The involved staff can and should be interviewed, as it is helpful to understand what actions they think should be implemented to prevent a recurrence of the event, but they should not be the ultimate decision makers of the official output of the RCA2 team. This also minimizes possible criticisms that the output of the team was unduly influenced by an inherent conflict of interest. The involved staff also must be given feedback about the final action items that result from the process.

Why is it best not to have patients involved in the event or their family on the RCA2 team?

As in the answer above, when we use the term “member of the RCA2 team,” we are specifically referring to those individuals who have the ultimate decision-making authority regarding the final output of the RCA2. It is appropriate to interview the involved patient and/or the patient’s family members in most cases. Patients and families can provide helpful information to the RCA2 team as the team considers actions they think should be implemented to prevent a recurrence of the event. 

Patients and families involved in the event should not be members of the team because it is necessary to talk openly during team meetings. If anyone — patients, families, or staff — who was involved in the event participates in these discussions, other team members may refrain from speaking up or may self-censor what they say to spare these individuals from further mental anguish or to avoid hurting their feelings.

— Provided records —
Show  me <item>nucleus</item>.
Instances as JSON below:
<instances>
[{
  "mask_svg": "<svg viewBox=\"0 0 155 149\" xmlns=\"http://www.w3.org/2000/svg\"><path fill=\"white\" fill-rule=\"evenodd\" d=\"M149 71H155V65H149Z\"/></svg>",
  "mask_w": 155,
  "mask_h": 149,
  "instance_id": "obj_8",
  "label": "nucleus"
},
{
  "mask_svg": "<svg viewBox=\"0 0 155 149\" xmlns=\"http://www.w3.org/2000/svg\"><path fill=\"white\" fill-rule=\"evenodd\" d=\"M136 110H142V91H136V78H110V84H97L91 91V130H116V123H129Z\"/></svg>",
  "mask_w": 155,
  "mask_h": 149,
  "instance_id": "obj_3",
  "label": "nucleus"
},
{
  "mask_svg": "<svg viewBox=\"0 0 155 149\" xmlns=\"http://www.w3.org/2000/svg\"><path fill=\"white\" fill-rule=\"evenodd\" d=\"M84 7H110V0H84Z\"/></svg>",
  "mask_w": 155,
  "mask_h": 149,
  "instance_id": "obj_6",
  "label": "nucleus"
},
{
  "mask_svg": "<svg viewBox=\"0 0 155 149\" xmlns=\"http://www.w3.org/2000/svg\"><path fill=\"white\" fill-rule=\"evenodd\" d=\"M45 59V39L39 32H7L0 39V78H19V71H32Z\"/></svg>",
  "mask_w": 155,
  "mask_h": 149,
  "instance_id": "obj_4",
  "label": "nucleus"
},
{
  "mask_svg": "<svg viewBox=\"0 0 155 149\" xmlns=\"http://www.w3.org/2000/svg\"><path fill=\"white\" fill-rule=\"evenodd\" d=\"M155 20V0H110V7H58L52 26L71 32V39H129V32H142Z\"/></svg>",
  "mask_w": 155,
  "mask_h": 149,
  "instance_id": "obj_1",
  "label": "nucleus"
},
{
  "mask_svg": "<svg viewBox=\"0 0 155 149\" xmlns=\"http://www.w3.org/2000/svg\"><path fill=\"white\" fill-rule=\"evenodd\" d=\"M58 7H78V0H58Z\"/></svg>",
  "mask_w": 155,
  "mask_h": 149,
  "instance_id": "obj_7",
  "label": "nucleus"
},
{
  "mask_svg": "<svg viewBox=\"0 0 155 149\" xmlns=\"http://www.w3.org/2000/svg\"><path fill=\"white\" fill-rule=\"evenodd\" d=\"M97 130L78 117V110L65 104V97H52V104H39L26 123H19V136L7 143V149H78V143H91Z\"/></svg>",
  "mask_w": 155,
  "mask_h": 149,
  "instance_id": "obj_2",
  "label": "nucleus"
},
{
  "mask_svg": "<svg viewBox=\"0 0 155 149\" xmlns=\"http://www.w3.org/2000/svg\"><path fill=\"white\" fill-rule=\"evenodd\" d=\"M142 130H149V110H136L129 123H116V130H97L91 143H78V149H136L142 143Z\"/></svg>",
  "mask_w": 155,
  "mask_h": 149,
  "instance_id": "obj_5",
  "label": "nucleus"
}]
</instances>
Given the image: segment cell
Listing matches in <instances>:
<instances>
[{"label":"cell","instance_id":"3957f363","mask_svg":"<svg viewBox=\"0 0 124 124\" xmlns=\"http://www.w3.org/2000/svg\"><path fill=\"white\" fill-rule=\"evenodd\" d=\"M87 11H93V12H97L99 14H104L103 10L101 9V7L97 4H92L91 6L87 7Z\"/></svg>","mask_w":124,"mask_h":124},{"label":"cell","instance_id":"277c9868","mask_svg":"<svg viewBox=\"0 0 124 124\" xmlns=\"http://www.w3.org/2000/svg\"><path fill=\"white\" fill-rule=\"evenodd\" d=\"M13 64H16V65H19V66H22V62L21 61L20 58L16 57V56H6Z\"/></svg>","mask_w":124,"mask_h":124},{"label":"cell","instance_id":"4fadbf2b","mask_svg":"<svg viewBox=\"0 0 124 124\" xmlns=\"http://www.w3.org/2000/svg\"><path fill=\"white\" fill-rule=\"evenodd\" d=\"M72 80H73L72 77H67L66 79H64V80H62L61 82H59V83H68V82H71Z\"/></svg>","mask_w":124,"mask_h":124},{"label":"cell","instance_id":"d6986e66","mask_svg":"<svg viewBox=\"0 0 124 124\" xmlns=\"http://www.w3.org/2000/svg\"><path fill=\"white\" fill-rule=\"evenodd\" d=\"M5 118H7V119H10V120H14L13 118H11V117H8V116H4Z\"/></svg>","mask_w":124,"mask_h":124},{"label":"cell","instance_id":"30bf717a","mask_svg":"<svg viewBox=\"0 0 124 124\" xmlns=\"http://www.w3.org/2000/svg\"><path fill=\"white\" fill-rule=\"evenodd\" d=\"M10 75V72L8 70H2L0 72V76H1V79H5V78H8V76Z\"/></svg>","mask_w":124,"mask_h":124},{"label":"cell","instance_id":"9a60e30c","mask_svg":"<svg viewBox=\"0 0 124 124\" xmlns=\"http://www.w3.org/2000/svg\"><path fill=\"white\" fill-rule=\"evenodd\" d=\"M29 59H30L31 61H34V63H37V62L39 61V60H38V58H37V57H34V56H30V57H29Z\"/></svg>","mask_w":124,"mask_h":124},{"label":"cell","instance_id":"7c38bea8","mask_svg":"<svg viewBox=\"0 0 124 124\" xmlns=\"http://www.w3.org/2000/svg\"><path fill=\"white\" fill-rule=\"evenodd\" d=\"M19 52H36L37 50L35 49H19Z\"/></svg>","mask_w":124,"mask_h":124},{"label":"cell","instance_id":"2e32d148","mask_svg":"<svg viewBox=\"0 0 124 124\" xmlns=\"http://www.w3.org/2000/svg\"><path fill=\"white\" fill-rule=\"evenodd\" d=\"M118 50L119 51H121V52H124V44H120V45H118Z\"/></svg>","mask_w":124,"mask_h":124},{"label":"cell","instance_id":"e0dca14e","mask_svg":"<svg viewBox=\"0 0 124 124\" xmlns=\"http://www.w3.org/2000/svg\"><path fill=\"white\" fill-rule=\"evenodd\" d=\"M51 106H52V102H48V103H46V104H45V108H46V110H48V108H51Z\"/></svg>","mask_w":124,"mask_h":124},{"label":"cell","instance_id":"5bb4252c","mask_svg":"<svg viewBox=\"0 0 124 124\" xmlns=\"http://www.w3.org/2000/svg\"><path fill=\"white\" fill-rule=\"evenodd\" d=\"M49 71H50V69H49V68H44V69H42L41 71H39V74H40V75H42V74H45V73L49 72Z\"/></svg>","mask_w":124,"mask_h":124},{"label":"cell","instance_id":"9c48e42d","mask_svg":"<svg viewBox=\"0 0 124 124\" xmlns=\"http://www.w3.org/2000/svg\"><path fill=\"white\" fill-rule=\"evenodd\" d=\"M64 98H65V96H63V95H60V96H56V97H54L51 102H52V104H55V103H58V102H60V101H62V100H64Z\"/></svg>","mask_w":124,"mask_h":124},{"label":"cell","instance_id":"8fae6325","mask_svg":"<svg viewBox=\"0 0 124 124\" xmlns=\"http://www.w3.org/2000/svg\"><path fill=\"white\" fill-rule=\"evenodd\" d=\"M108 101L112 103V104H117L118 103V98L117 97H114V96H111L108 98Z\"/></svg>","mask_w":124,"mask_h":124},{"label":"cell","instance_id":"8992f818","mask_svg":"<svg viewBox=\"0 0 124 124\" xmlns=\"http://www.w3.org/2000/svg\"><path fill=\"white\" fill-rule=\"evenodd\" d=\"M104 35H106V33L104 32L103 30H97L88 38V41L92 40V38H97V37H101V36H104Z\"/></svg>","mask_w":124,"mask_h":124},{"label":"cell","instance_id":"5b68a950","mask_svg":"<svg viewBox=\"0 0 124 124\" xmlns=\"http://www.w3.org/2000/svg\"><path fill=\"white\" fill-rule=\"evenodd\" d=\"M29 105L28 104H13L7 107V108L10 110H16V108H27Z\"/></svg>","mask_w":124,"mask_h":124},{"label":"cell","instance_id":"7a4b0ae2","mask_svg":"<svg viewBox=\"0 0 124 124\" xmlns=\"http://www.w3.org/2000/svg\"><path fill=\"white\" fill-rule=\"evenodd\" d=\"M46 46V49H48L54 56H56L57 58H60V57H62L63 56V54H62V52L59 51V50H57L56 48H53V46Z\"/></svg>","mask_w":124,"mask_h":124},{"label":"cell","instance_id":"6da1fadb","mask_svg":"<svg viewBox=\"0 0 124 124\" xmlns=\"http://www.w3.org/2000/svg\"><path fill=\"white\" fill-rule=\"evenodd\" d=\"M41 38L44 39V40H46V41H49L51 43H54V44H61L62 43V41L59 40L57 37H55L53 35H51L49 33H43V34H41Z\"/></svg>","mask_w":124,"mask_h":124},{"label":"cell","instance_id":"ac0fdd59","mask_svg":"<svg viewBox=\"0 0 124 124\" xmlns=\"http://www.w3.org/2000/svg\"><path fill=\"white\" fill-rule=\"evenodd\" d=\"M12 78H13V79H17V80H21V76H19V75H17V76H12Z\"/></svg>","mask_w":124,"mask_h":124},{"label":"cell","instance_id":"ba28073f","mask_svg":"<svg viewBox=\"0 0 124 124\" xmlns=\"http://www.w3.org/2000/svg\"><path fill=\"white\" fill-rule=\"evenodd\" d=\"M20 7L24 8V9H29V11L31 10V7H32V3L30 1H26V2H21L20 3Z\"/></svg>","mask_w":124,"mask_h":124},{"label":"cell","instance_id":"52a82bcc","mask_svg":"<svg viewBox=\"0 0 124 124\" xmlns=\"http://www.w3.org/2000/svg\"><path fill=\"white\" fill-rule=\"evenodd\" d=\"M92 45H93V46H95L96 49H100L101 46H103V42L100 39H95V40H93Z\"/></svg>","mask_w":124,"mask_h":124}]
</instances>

— Questions to answer —
1: Copy from the RCA2 passage, word for word, the section starting at "As in the answer" and ending at "of the event.".
2: Answer these questions using the RCA2 passage.
(a) What must the involved staff be given about the final action items?
(b) To whom does the term "member of the RCA2 team" specifically refer?
(c) What is it necessary to do during team meetings?

— Responses by item number —
1:
As in the answer above, when we use the term “member of the RCA2 team,” we are specifically referring to those individuals who have the ultimate decision-making authority regarding the final output of the RCA2. It is appropriate to interview the involved patient and/or the patient’s family members in most cases. Patients and families can provide helpful information to the RCA2 team as the team considers actions they think should be implemented to prevent a recurrence of the event.

2:
(a) Feedback about the final action items that result from the process.
(b) Those individuals who have the ultimate decision-making authority regarding the final output of the RCA2.
(c) Talk openly.